Colombian President Gustavo Petro. Photo: Sebastian Barros/NurPhoto via AFP

Colombia’s government and a major guerrilla group said Monday they would resume peace negotiations that have been stalled since July.

The government and the Segunda Marquetalia, a dissident group of the FARC guerrilla army that disbanded in 2017, will hold talks in Havana, they said in a joint statement, without providing a date.

The Segunda Marquetalia had agreed to a unilateral ceasefire in June, but talks broke down the following month.

Earlier this month, the rebel group’s chief negotiator, Walter Mendoza, told AFP he blamed the talks’ collapse on the government’s failure to cancel warrants for the arrest of the faction’s leaders.
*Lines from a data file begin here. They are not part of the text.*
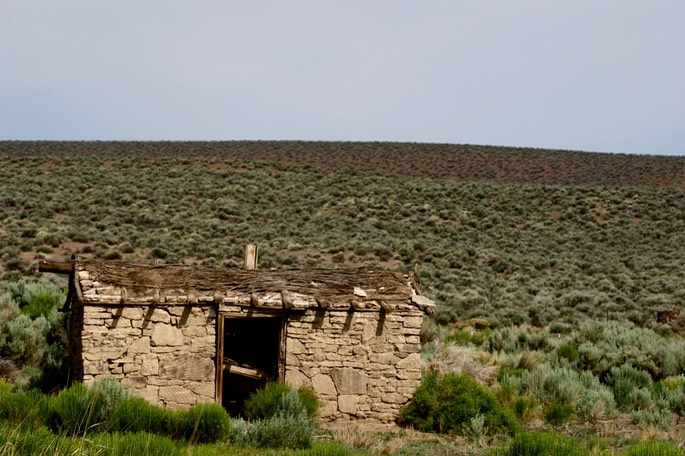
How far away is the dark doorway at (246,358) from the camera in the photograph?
12.1 metres

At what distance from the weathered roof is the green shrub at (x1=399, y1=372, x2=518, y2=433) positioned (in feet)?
4.28

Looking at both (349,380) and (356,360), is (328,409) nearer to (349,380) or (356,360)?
(349,380)

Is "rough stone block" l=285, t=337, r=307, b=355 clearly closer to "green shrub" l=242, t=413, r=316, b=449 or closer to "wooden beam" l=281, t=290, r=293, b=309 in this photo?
"wooden beam" l=281, t=290, r=293, b=309

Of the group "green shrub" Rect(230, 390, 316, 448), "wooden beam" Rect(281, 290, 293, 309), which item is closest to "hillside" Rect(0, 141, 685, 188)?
"wooden beam" Rect(281, 290, 293, 309)

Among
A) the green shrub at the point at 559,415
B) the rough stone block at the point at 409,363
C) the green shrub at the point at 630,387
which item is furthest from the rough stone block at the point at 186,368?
the green shrub at the point at 630,387

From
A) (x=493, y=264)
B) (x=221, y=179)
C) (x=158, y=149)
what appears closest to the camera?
(x=493, y=264)

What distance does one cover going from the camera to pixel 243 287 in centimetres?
1156

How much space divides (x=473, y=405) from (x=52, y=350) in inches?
311

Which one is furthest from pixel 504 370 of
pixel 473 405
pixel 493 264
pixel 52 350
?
pixel 493 264

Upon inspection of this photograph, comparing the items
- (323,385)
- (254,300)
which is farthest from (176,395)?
(323,385)

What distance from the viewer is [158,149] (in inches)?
2454

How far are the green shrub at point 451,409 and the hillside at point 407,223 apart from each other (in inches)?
374

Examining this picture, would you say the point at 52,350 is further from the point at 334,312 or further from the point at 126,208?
the point at 126,208

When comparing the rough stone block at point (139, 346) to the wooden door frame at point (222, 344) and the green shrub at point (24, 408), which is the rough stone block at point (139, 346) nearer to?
the wooden door frame at point (222, 344)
In Monday’s statement, the parties jointly condemned reports of an incident over the weekend in which an Indigenous person was killed and six wounded in an army operation in a coca-growing region of the southwestern Narino department, where the Segunda Marquetalia is active.

Coca is the main ingredient in cocaine.

The 2016 peace deal that saw the FARC disarm was hailed as a turning point in the six-decade-long conflict between Colombian security forces, guerrillas, right-wing paramilitaries, and drug gangs.

Dissident factions of the FARC — including the Central General Staff (EMC), a rival of Segunda Marquetalia — continue to hold sway in several parts of the country.

Colombia’s first-ever leftist president, Gustavo Petro, vowed on his election in 2022 to end the violence through dialogue.

On his watch, the state has entered into talks with at least eight armed groups.